◆ DATA EXCERPTS:
=-=-=

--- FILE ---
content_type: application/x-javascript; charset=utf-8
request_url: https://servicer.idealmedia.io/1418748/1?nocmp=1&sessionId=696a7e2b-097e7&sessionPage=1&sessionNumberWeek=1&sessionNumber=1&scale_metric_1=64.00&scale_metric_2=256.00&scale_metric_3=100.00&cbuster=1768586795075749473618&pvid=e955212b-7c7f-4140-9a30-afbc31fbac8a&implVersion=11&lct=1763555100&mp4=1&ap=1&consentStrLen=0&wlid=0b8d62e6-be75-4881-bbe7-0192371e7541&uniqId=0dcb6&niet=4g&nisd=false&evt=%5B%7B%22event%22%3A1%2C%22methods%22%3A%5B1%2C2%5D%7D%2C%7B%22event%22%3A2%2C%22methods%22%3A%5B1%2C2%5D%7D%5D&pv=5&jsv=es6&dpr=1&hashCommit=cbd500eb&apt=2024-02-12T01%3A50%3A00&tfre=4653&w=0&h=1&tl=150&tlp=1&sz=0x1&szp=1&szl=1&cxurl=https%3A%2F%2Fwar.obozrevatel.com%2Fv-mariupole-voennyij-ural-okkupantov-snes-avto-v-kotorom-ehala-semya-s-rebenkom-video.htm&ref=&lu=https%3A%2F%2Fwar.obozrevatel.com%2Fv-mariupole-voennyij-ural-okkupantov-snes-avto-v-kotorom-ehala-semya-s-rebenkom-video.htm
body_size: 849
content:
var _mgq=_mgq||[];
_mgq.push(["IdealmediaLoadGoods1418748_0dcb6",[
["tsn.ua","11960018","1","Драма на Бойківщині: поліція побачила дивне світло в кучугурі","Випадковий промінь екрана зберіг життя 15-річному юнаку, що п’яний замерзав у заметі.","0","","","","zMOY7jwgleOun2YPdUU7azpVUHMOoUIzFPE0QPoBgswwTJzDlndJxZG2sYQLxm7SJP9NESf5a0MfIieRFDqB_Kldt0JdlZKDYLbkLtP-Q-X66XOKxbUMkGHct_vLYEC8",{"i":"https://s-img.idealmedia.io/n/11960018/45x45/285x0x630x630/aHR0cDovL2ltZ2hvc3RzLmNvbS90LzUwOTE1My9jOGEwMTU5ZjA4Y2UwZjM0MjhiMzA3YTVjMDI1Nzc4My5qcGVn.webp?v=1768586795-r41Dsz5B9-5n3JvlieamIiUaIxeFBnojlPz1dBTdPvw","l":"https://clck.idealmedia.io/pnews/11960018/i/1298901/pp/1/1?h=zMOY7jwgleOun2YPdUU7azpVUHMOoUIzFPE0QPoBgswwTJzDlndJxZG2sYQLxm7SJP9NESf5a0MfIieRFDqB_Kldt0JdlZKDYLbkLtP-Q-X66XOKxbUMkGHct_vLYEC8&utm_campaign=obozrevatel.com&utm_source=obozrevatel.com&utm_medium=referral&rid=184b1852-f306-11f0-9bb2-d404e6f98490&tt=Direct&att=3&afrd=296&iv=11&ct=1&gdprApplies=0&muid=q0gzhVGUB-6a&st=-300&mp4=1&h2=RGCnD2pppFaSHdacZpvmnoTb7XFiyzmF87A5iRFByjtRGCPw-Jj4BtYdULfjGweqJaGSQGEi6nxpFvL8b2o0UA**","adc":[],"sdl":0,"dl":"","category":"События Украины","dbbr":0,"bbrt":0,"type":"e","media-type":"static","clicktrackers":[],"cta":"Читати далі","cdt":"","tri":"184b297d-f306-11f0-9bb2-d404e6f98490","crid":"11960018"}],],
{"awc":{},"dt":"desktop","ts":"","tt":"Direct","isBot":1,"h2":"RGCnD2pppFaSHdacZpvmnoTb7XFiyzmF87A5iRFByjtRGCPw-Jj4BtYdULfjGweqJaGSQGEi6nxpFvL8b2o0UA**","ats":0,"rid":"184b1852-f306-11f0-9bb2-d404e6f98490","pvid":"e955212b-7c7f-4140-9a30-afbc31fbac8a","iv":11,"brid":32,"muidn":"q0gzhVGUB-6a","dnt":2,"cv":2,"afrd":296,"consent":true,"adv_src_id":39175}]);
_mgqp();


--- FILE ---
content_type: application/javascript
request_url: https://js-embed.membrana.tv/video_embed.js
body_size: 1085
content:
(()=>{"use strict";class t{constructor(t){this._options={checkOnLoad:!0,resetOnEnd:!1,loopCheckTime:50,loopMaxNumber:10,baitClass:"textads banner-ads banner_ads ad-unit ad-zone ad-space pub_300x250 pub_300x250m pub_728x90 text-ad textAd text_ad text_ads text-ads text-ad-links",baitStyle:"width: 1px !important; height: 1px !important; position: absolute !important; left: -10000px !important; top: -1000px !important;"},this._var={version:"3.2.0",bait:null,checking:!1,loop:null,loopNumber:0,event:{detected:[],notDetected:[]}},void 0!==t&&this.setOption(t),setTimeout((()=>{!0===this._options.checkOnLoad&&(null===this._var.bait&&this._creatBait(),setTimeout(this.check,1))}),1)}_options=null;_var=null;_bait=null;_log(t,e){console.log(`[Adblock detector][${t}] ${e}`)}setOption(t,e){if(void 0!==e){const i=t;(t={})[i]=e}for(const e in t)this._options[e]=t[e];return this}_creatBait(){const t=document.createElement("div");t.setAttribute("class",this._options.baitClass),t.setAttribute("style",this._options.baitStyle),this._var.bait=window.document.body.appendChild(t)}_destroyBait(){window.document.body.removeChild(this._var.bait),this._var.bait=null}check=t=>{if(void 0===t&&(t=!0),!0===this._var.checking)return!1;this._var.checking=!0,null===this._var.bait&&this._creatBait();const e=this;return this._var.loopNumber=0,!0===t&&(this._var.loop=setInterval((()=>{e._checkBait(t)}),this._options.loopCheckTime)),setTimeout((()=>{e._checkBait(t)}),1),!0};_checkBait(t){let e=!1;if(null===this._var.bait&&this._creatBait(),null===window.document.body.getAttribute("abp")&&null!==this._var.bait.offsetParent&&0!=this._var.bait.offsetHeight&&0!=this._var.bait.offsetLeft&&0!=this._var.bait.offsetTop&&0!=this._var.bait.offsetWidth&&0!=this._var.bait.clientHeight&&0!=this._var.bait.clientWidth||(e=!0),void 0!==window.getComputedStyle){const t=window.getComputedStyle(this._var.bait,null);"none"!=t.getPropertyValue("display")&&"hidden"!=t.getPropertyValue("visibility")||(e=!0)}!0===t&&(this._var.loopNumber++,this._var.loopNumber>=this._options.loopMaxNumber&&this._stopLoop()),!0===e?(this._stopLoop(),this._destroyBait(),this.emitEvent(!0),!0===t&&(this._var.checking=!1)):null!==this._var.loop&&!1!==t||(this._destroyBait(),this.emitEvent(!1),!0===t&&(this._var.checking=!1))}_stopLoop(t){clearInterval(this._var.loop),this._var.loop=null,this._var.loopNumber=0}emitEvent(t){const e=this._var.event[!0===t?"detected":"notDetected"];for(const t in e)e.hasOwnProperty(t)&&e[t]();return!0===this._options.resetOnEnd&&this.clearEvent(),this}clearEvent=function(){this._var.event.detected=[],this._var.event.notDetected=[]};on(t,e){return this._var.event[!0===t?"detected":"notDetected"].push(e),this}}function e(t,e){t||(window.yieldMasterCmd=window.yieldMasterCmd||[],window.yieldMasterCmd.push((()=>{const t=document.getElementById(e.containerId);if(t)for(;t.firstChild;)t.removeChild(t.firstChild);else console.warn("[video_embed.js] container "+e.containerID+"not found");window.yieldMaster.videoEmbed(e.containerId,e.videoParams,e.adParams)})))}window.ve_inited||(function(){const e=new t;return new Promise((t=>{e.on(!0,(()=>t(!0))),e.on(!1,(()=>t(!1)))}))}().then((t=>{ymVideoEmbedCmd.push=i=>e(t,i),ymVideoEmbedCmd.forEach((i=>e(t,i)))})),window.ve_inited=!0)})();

=-=-=

◆ TASK INSTRUCTIONS: Go through the entries above and count the lines containing "javascript". Give the number only.

◆ ANSWER TO THE EXERCISE: 2